Manage (all return `:ok`/`{:ok, ...}`/`{:error, {:group_op_failed, code, text}}`):
`group_create/3`, `group_leave/2`, `group_update_subject/3`,
`group_update_description/3`, `group_participants/4` (`:add`/`:remove`/`:promote`/
`:demote`), `group_setting/3` (`:announcement`/`:locked` …), `group_member_add_mode/3`,
`group_join_approval_mode/3`, `group_ephemeral/3`, `group_invite_code/2`,
`group_revoke_invite/2`, `group_accept_invite/2`, `group_invite_info/2`,
`group_requests/2`, `group_request_update/4`.

## Contacts & profile

`on_whatsapp(conn, phones)`, `fetch_status(conn, jids)`, `resolve_lid(conn, phones)`,
`profile_picture_url(conn, jid, type)`, `update_profile_status/2`,
`update_profile_picture/3`, `remove_profile_picture/2`.

## Testing your bot

To test message-handling logic — "when a message like X arrives, does my bot reply
with Y?" — use `Amarula.Testing`, **not** Mox. Mox mocks behaviours your code *calls
out to*; the bot's input is an event in its mailbox and its reply is a call *into*
Amarula, so there is nothing for Mox to attach to. Instead, run an **offline sandbox
connection**: inbound messages are the ones you deliver, and outbound sends
short-circuit to `{:ok, msg_id}` without touching any network.

```elixir
{:ok, conn} = Amarula.Testing.start_offline(profile: :test)

# Feed an inbound message (runs the REAL decode/classify pipeline → a true %Msg{}).
Amarula.Testing.deliver_text(conn, from: "15551234567@s.whatsapp.net", text: "ping")

# Your bot receives :messages_upsert and replies. In sandbox mode the reply
# returns {:ok, id} and sends nothing — no encrypt, no frame, no real message.
assert_receive {:whatsapp, :messages_upsert, %{messages: [%Amarula.Msg{}]}}
```

- `start_offline/1` returns the same `conn` handle as `connect/2`; pass it to
  `send_text/3` etc.

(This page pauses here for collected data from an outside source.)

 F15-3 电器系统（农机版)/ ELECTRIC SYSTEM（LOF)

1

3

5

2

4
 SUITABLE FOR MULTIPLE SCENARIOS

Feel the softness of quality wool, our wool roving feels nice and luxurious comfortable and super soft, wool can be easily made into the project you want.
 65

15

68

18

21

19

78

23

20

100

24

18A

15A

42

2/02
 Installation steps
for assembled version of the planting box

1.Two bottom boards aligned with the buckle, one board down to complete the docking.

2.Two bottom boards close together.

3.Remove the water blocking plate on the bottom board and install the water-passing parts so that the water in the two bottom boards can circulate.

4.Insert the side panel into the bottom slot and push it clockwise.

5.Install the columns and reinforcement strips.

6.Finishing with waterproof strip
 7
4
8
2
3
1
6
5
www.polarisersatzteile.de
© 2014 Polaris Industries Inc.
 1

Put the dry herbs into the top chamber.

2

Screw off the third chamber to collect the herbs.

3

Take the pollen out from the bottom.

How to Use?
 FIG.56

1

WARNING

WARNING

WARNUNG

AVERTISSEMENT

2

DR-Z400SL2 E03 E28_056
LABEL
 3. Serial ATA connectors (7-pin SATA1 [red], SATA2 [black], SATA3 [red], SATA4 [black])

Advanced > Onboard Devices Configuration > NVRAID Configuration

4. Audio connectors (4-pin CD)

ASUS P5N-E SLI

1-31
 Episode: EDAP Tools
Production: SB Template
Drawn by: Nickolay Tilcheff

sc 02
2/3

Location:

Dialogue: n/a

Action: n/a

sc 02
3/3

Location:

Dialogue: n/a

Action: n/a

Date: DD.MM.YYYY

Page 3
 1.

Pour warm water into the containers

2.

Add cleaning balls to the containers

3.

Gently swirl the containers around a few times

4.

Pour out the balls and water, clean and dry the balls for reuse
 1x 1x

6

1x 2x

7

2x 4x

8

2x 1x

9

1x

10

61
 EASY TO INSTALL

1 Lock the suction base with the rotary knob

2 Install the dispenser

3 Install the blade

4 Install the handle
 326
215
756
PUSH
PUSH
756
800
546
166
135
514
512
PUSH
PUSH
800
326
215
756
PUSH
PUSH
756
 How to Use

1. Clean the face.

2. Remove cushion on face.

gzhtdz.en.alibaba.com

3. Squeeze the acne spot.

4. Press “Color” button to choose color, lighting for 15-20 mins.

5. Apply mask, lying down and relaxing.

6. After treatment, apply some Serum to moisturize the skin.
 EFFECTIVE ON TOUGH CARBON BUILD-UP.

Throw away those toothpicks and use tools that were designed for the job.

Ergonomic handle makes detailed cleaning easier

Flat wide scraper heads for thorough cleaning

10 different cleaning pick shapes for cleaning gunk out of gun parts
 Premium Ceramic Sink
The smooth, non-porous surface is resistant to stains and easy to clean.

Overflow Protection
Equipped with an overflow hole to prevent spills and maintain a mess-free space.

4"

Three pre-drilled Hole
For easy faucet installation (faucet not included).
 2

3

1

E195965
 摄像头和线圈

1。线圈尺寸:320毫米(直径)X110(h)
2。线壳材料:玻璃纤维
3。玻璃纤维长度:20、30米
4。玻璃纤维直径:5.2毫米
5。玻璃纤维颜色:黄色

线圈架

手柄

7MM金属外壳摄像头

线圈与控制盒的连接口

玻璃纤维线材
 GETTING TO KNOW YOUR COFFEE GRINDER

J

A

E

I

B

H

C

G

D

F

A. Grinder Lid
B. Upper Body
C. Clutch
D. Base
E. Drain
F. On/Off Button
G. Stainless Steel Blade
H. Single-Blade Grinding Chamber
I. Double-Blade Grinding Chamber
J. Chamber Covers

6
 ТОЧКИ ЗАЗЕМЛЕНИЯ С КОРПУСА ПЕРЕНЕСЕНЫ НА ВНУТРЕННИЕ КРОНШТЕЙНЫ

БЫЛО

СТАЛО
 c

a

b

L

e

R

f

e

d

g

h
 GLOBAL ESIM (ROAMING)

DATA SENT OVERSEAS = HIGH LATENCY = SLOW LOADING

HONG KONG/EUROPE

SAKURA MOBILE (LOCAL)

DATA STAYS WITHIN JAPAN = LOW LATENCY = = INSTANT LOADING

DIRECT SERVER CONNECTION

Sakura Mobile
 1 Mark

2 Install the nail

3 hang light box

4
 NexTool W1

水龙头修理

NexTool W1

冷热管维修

Events go to `:parent_pid` (default: the caller), so
  `assert_receive` works in the calling test.
- Equivalent to a normal connection built with `Amarula.new(%{profile: x, offline:
  true})` — `offline:` is a real connection property, not test-only magic.
- `deliver/2` takes any `%Amarula.Protocol.Proto.Message{}` for media/reactions/etc.
- `send_media/5` is the one send that does NOT work offline (it uploads media, which
  needs a live socket).

## Common mistakes to avoid

- Calling a send before `connection: :open` — wait for the open event.
- Expecting a "list my chats/conversations" call — there is none; build it from events.
- Treating `:messages_upsert` as queryable/replayable — it fires once per message.
- Writing credential-persistence code — Amarula owns creds; just name a profile.
- Reformatting the QR string, or expecting a built-in QR image — render the raw string yourself.
- Reaching for a global/singleton connection — every call takes an explicit `conn`.
- Assuming inbound media includes bytes — call `download_media/1`.
- Reaching for Mox to test your bot — use `Amarula.Testing` (offline sandbox) instead.